Nigeria’s NestOil, an indigenous Engineering, Procurement and Construction (EPC) company and Oilserve have secured a $400 million contract, from the Federal Government of Nigeria, for the East-West evacuation gas pipeline project.

The project, which is part of a network of gas pipelines under construction around the country, is expected to boost the start-up of hundreds of new businesses, reduce the cost of doing business in the country by as much as 30 percent, and generate several jobs, within a few years.

According to BusinessDay, budgetary provision for the project has been approved. The project is estimated to cost $700million when completed. The East –West gas pipeline is about 120km x 48inches and will pass from Ob/Ob-Oben .

The contract, which is split in two halves for both indigenous oil firms, was awarded in the spirit of local content development. Reports indicate that it is the first time local companies are handling a strategic project of  this magnitude.

Construction of the gas pipeline is expected to last 24 months, the project is also expected to generate over 1,000 jobs.

Other major gas pipeline projects progressing steadily include the doubling of capacity to Two billion Cubic Feet / per day of the Escravos–Lagos Pipeline System (ELPS) from Oben-Ore-Lagos, through the 320km x 36inch pipeline construction, NNPC/Total JV pipeline from Ubefan to Imo River via Obigbo.

The idea to construct the pipeline to provide the much needed gas for the power industry and other sectors has been on the drawing board for several years. It is estimated that the country will need about $4 billion to build the pipelines.

Nigeria’s minister of Petroleum Resources, Diezani Alison–Madueke said in the last one year, the government has specifically invested close to $1 billion in almost 1,000km of gas pipeline development, adding that the 136km x 36inch permanent gas pipeline from Oben to Geregu has been completed, creating a major sharp artery to the Geregu Independent Power Plants, and will feed Dangote’s Obajana cement and other potential industrial customers.
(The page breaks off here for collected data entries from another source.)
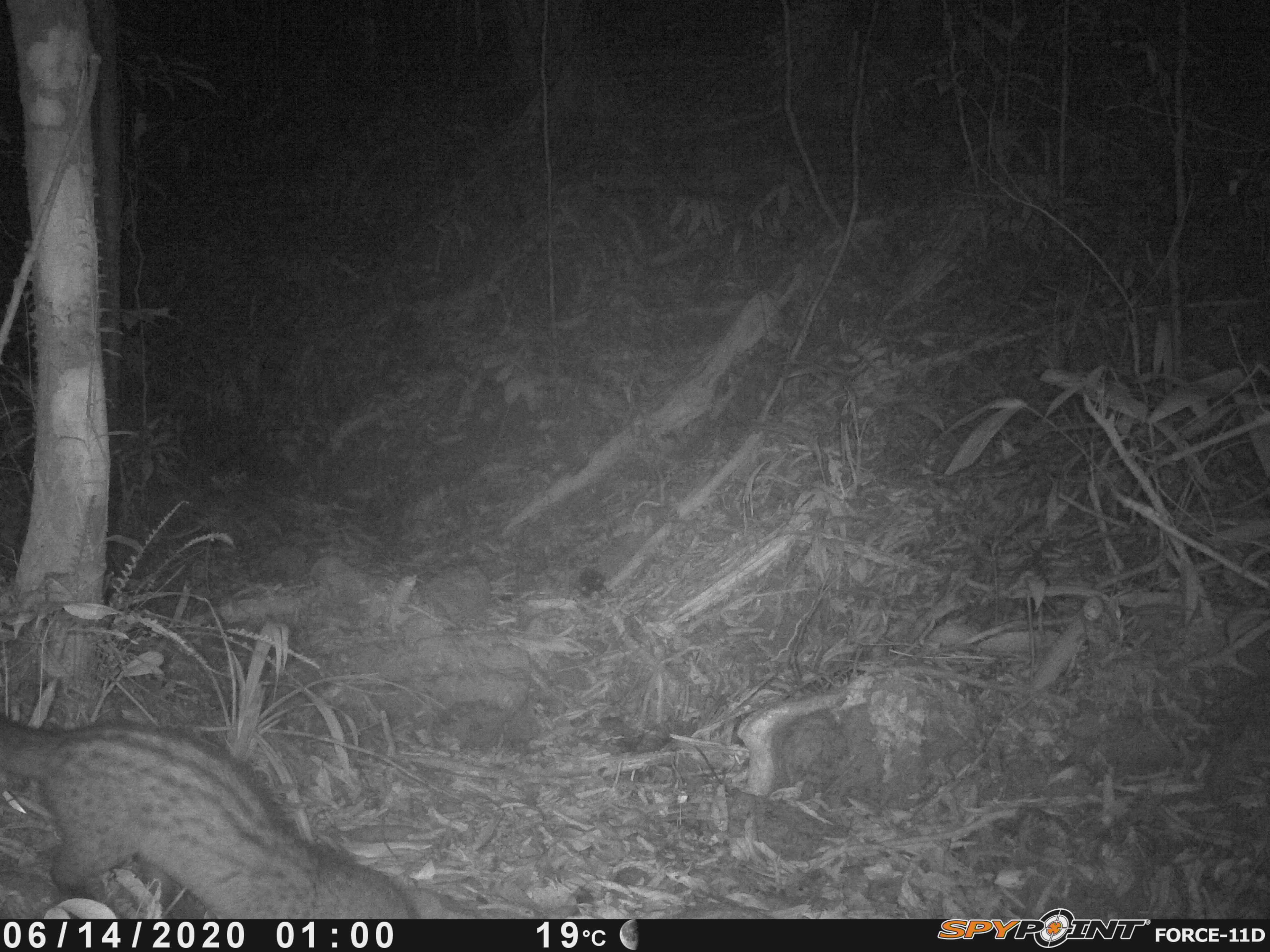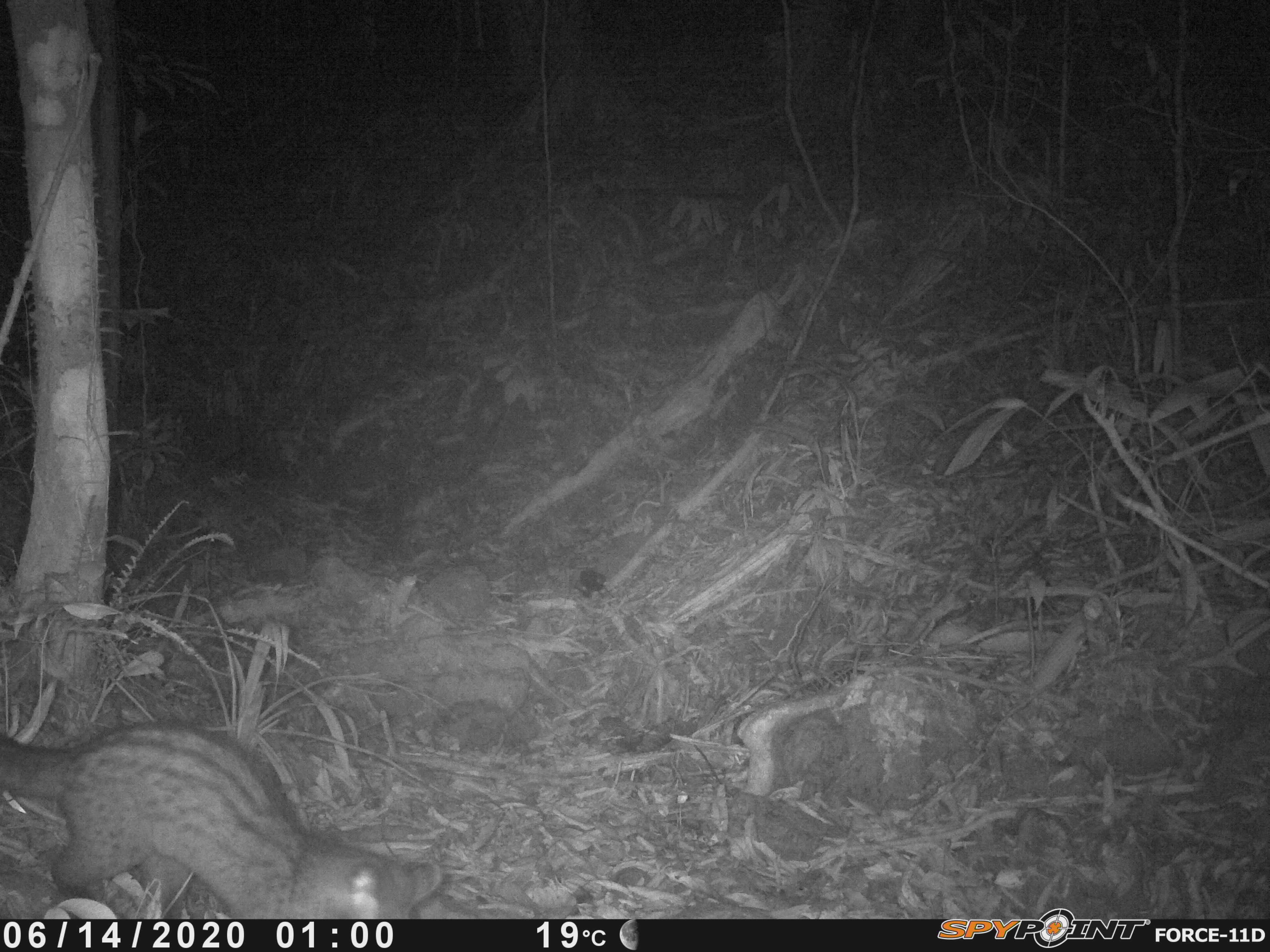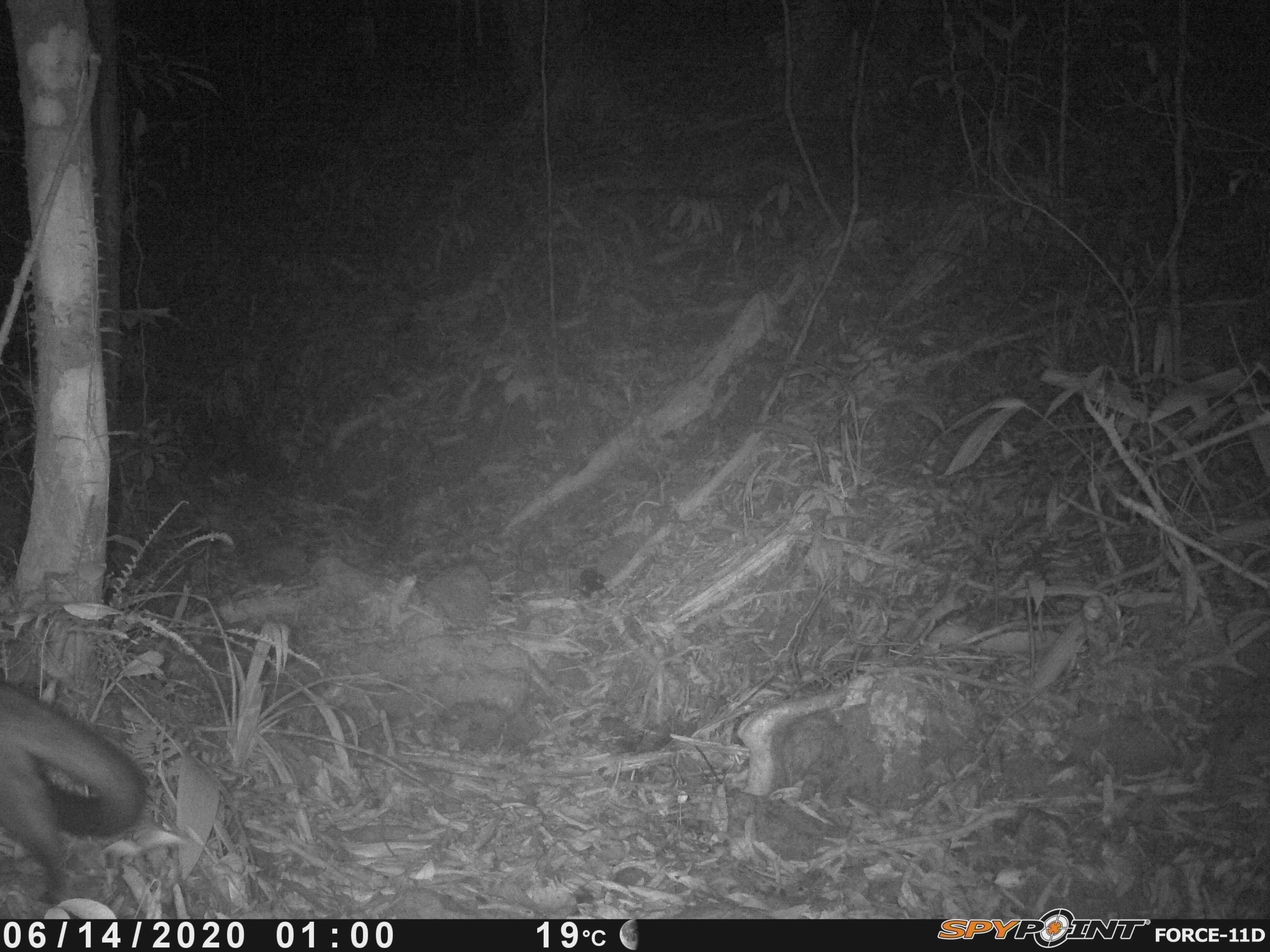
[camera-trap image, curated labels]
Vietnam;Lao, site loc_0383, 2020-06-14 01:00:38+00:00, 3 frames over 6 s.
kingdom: Animalia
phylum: Chordata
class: Mammalia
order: Carnivora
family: Viverridae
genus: Paradoxurus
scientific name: Paradoxurus hermaphroditus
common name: common palm civet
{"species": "common palm civet (Paradoxurus hermaphroditus)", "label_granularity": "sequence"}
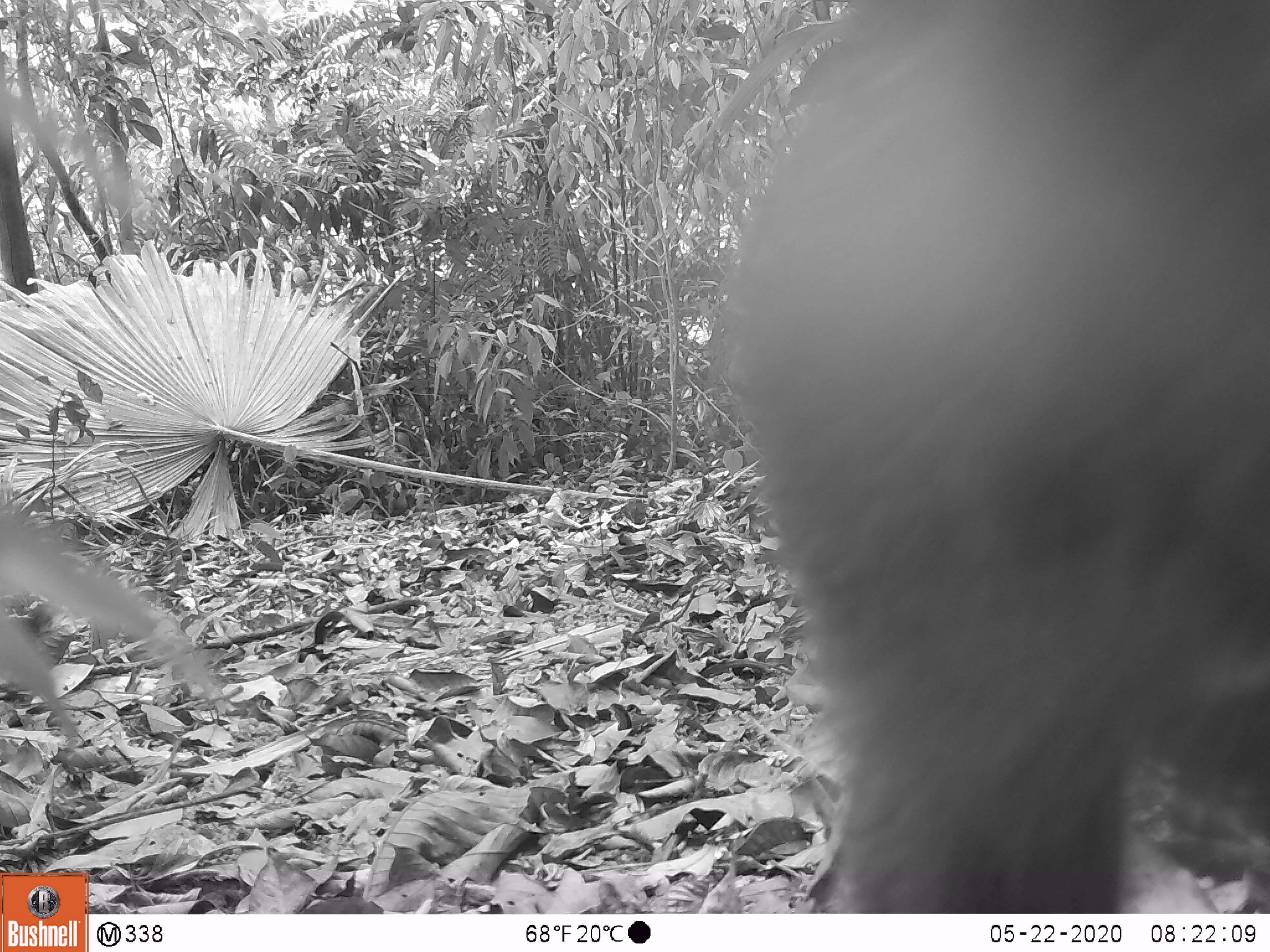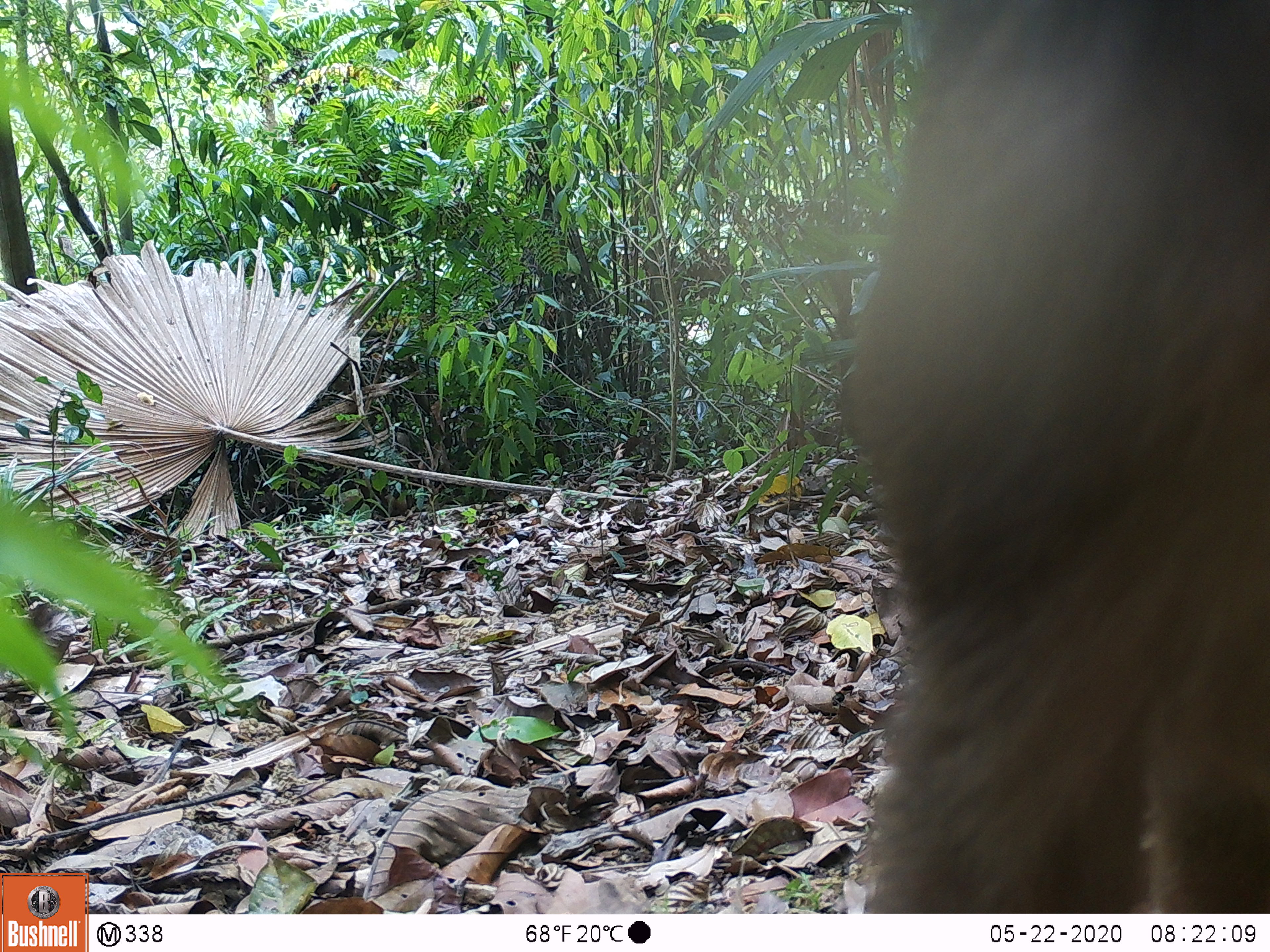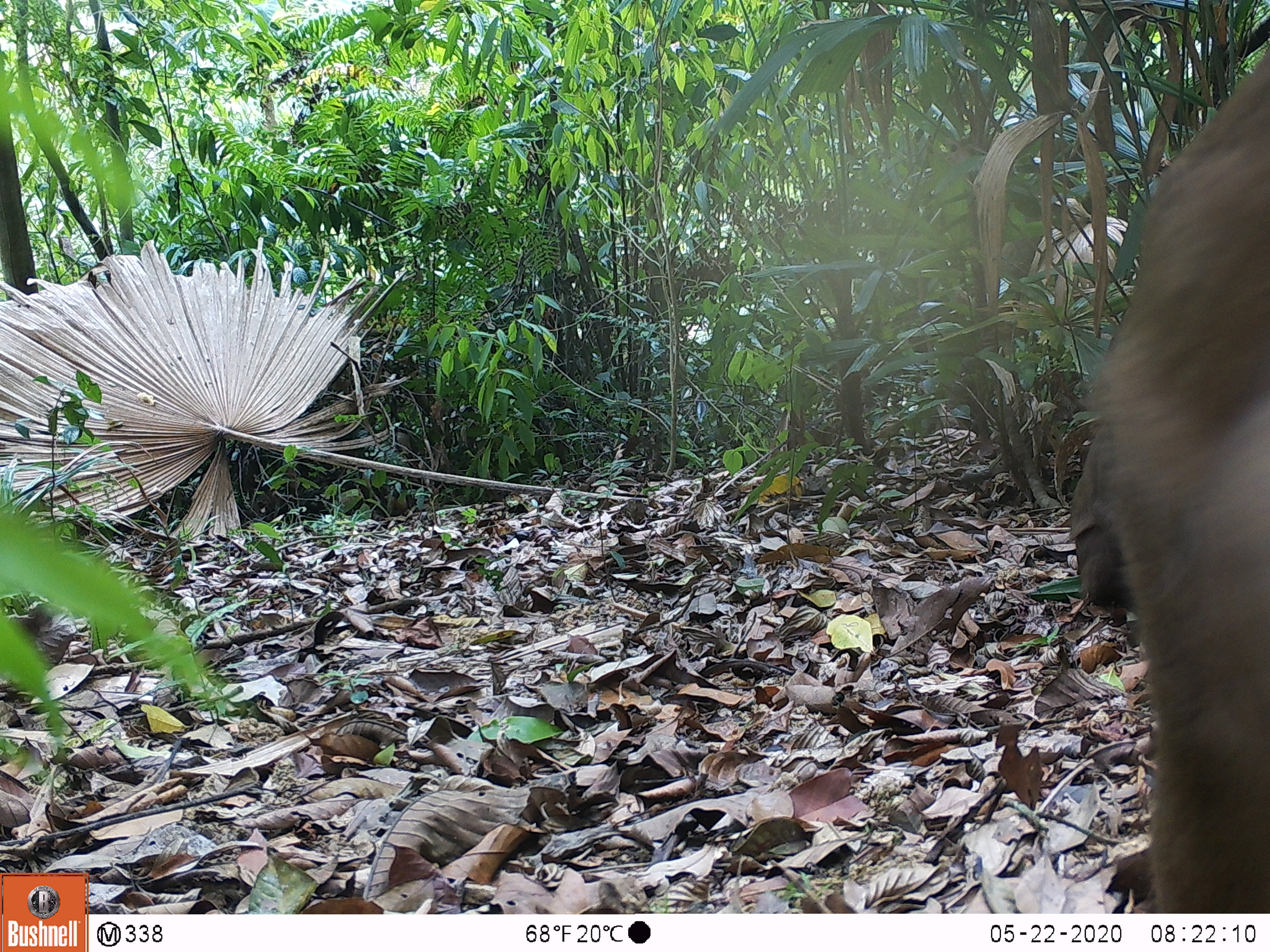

The minister further opined that the line would provide arterial supply to the North once the Ajaokuta-Kano line is completed.

She added that two other critical pipelines that will be concluded shortly are the Itoki-Olorunshogo 31km x 24inch gas pipeline and the 104km x 24inch Escravos-Warri gas pipeline expansion.

According to her, when the two pipelines are completed in the next few months, they will create a permanent solution to the challenge of gas supply to the PHCN and NIPP power plants at Olorunshogo, as well as supply to Ewekoro, Abeokuta and environs, for industrial capacity growth and double the existing transmission capacity to 600 mmcf/d and immediately add about 80mmcf/d additional gas supply to the grid from Escravos.

According to a source, the potential of investment opportunities that would be unleashed when the pipeline comes on stream would be enormous due to the reserves, market, and the infrastructure for the delivery of gas presently being articulated.

“When you create a 1.6 million crude barrel equivalent a day, clearly there are huge opportunities for both big and small players. About 2,500 kilometres of pipelines are going to be laid. The entire value chain around the pipeline is open for business opportunities. Everything around pipeline infrastructure is huge opportunities,” he said.